→ Reading text:

----------------------------------------

# Picking the ball clean off wet fairways



## Wolfman (Feb 16, 2013)

Any tips to hit irons clean off wet fairways

Should i move my ball forward slightly ?

Played today and the wet fairways were killing my distance but my colleague was picking them off the fairway clean


----------



## fundy (Feb 16, 2013)

Personally dont think you should be trying to pick them clean, just make sure you hit the little ball before you hit the big ball, if anything move the ball back an inch in your stance, moving it forward will make you more likely to hit ground before ball


----------



## Lump (Feb 16, 2013)

Wolfman said:



			Any tips to hit irons clean off wet fairways

Should i move my ball forward slightly ?

Played today and the wet fairways were killing my distance but my colleague was picking them off the fairway clean
		
Click to expand...

The simple answer... hit the ball first.


----------



## Foxholer (Feb 16, 2013)

Would suggest you don't try to dramatically alter your ball-striking simply to suit unusual conditions. Just take an extra club!

Pickers possibly have benefit from such conditions in the same way short hitters are likely to benefit from forward tees. 

Roll on Spring and hosepipe bans!


----------



## USER1999 (Feb 16, 2013)

Just hit it normally, ball then turf, or you'll end up flicking at it. Not good.


----------



## Crow (Feb 16, 2013)

Or purchase some lofted fairway woods, my 9 wood is great from the clag!


----------



## MadAdey (Feb 16, 2013)

Not sure why people try to pick it clean from the fairway. I just hit it like in summer and strike the ball then turf, if you are doing that then you will not have any problems. If like me you are someone who normally takes a fair sized divot then to stop doing it you are going to have to change your swing and I do not see the point in that.

The thing that I do notice in people in this weather is how the soggy ground shows a failing in their swing and they are catching the ball turf just before the ball, which in summer is fine as the club is not going to dig in.


----------



## One Planer (Feb 17, 2013)

If its that wet it founds like the course should be closed


----------



## HomerJSimpson (Feb 17, 2013)

Compress down like normal. Hit off a sodden practice field this weekend and when I put a proper swing on it it flew like normal


----------



## JustOne (Feb 17, 2013)

Just stand a bit taller or grip down 1/2 an inch to allow for your feet sinking in the squidge 

Don't change your swing.


----------



## SocketRocket (Feb 17, 2013)

MadAdey said:



			Not sure why people try to pick it clean from the fairway. I just hit it like in summer and strike the ball then turf, if you are doing that then you will not have any problems. If like me you are someone who normally takes a fair sized divot then to stop doing it you are going to have to change your swing and I do not see the point in that.

The thing that I do notice in people in this weather is how the soggy ground shows a failing in their swing and they are catching the ball turf just before the ball, which in summer is fine as the club is not going to dig in.
		
Click to expand...

Good post Adey. :thup:


----------

----------------------------------------

→ Given data:
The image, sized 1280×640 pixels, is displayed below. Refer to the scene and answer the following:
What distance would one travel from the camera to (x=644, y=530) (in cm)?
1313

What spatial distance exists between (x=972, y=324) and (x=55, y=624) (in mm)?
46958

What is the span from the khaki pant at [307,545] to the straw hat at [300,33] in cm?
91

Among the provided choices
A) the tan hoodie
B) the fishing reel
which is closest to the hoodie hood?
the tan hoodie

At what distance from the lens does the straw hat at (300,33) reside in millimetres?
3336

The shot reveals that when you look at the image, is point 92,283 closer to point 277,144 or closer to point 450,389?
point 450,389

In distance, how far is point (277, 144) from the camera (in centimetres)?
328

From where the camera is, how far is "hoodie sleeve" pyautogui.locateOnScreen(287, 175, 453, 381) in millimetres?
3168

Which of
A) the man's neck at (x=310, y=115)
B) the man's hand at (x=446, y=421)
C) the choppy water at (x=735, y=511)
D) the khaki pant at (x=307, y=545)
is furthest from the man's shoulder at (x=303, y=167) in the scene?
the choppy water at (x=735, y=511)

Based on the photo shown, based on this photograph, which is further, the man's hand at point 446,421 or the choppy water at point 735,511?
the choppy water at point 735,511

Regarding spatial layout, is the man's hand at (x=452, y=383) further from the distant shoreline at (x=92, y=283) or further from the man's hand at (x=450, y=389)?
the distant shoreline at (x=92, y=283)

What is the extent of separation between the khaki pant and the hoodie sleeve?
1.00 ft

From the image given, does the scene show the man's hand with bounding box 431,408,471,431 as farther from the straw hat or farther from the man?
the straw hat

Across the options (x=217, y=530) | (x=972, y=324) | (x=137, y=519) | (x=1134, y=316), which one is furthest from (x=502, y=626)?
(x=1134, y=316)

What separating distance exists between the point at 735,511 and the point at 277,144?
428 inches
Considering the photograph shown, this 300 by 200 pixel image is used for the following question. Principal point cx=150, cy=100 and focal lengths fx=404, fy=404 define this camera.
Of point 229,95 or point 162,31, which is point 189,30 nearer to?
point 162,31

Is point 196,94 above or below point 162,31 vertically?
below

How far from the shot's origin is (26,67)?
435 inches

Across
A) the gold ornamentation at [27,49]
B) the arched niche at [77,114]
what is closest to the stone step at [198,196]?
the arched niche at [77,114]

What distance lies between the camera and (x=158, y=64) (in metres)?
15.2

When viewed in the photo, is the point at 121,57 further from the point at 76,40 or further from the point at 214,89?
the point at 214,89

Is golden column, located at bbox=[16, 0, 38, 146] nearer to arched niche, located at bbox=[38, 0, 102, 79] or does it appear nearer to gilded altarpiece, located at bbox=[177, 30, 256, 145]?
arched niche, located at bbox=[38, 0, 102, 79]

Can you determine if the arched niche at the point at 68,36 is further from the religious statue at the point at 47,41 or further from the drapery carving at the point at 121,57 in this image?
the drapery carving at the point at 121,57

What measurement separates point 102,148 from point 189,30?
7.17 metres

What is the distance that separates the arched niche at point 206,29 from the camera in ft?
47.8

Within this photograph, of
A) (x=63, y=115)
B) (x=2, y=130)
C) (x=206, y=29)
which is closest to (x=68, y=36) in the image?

----------------------------------------

→ What the exercise asks:
Rewrite the part of the thread that begins at "Would suggest you" and stops after "USER1999 (Feb 16, 2013)", putting "dry summers" in place of "hosepipe bans". Use only the thread to respond.

→ Exercise answer:
Would suggest you don't try to dramatically alter your ball-striking simply to suit unusual conditions. Just take an extra club!

Pickers possibly have benefit from such conditions in the same way short hitters are likely to benefit from forward tees. 

Roll on Spring and dry summers!


----------



## USER1999 (Feb 16, 2013)